PowerScale: nodes panic: Assertion Failure kernel:pdm_entries_get_cacheable_entry+0x48e
Sommaire: Multiple PowerScale nodes panic with stack: Assertion Failure kernel:pdm_entries_get_cacheable_entry+0x48e, kernel:pdm_member_generate_entry+0xda
Symptômes
Multiple PowerScale nodes panic with stack:
ipfw2 (+ipv6) initialized, divert loadable, nat loadable, default to accept, logging disabled mce2: Interface stopped DISTRIBUTING, possible flapping panic @ time 1642530761.327, thread 0xfffffea7a8a76580: Assertion Failure time = 1642530761 cpuid = 24, TSC = 0xe457b789d574ac Panic occurred in module kernel loaded at 0xffffffff80200000: Stack: -------------------------------------------------- kernel:isi_assert_halt+0x2e kernel:pdm_entries_get_cacheable_entry+0x48e kernel:pdm_entries_get+0x95 kernel:pdm_entries_get_global+0x33 kernel:pdm_get_painted_domids+0x2e2 kernel:pdm_member_generate_entry+0xda kernel:pdm_member_get_membership_entry+0x1b7 kernel:pdm_member_init_operation+0x16d kernel:ifm_init_operation+0xb7 kernel:txn_i_include_vnode_to_list+0xc0 kernel:pdm_vget_adsio_txn_include+0x12c kernel:pdm_domain_paint_adsdir+0x41 kernel:pdm_unlink+0x1f0 kernel:bam_rename+0x2bcb kernel:ifs_vnop_wraprename+0x96 kernel:VOP_RENAME_APV+0x9b isi_lwext.ko:lwextsvc_rename+0xe35 kernel:amd64_syscall+0x380 -------------------------------------------------- *** FAILED ASSERTION !pdm_lk_is_held(domid, PDM_EXCLUSIVE) @ /b/mnt/src/sys/ifs/pdm/pdm_ops.c:443: Disabling swatchdog Dumping stacks (40960 bytes)
Cause
Caused by the following defect: PSCALE-63084: FAILED ASSERTION !pdm_lk_is_held(domid, PDM_EXCLUSIVE) @ /b/mnt/src/sys/ifs/pdm/pdm_ops.c:443 During ADS rename
This issue is related to ADS (alternate data streams) workflow. Alternate Data Streams is a data structure used within Windows that stores metadata-types of information about a file, such as comments about a file. It does not exist in FreeBSD (which is the underlying file system of OneFS on Isilon), but OneFS supports it and it is treated as a file within OneFS.
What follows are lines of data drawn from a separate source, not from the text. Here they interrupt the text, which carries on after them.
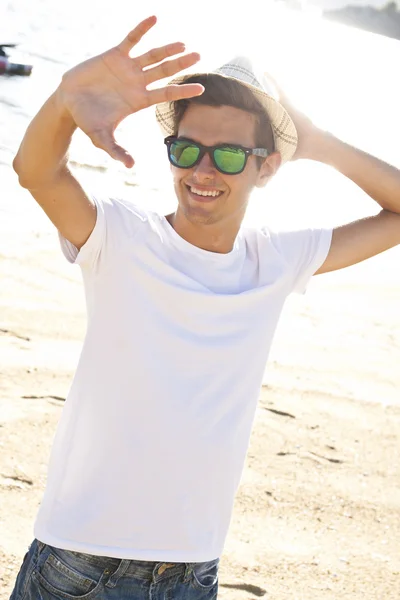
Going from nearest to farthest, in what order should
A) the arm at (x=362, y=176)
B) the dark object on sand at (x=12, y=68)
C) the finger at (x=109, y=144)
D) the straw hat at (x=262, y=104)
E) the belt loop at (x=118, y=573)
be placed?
the finger at (x=109, y=144) < the belt loop at (x=118, y=573) < the straw hat at (x=262, y=104) < the arm at (x=362, y=176) < the dark object on sand at (x=12, y=68)

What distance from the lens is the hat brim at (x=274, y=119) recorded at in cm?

The race condition occurs when OneFS renames an ADS file across a domain boundary (in or out of snapshot) in order to overwrite a hard linked ADS file. This causes a node to become unresponsive when an operation was attempted. As a result, data unavailability (DU) may occur.
How to determine whether a cluster is at risk for this issue?
The cluster is running OneFS code older than 9.3.0.0.
If workflow does not use ADS and 'rename' operations, then OneFS will not experience this issue.
Résolution
Upgrade to OneFS version 9.3.0.0 or above.
Workaround:
If needed, PowerScale Support can study the collected minidump from the panicked node in order to help us identify what file/folder was associated with the panic.